Utah Code Ann. § 76-9-102 (1995). Clearly, defendant’s fighting with police and yelling of obscenities in public violated this statute. This statutory crime requires no “lawful arrest,” nor does it contain any defense that would allow a defendant to be violent and disorderly in response to police misconduct. Thus, under Gardiner, the police were entitled to arrest defendant for disorderly conduct despite their earlier illegality. See 814 P.2d at 575. Therefore, defendant was legally arrested, and he subsequently assaulted the police officers while he was a prisoner; thus, he could properly be charged with and convicted of assault by a prisoner.
(3) Similarly, to analyze defendant’s conviction of interference with an arresting officer, we follow the Gardiner court’s analysis. As we have mentioned, it is clear that once defendant began hitting the officers and yelling obscenities in public, he committed the crime of disorderly conduct. Once the officers informed defendant he was under arrest for this crime, he continued by “the use of force” to resist the officers’ attempt to make a lawful arrest and even made attempts to escape. These actions are sufficient to support a conviction under Utah Code Ann. § 76-8-305(1) (1995), which makes it illegal to use force to interfere with an officer “seeking to effect a lawful arrest or detention”.6 Thus, because defendant used force to interfere with his lawful arrest for disturbing the peace, defendant was properly charged with and found guilty of interference with an arresting officer.

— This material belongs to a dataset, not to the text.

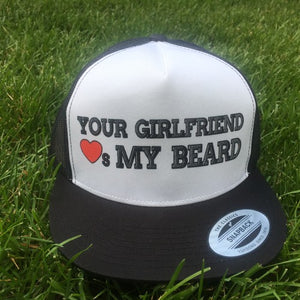 Your Girlfriend Loves My Beard Snapback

See id. § 76-8-305.
B. Determinations for the Jury
Defendant next argues the trial court erred in submitting to the jury the issue of whether defendant was under legal arrest. He claims this was a legal, non-factual matter that had to be determined by the trial court. We need not reach this issue because even if the trial court erred in referring the question to the jury, it was harmless error. As reflected earlier in this opinion, the facts clearly compel a determination that defendant was lawfully arrested. Necessarily, the trial court, had it decided the issue, would have reached the same conclusion as the jury did.
CONCLUSION
We conclude the trial court did not err in denying defendant’s motion to dismiss. There was sufficient evidence to conclude that defendant was legally arrested prior to the time he committed an assault on the *1010officers, as well as that he resisted his lawful arrest by the use of force.7 We further conclude that the trial court did not commit reversible error in allowing the jury to determine whether defendant was lawfully arrested. We therefore affirm.
ORME, J., concurs.. This rule would have allowed a person to forcibly resist an illegal arrest only in those cases in which a police officer used excessive force.
. Utah Code Ann. § 76-5-102.4 (1990) provides: Any person who assaults a peace officer, with knowledge that he is a police officer, and when the peace officer is acting within the scope of his authority as a peace officer, is guilty of a class A misdemeanor.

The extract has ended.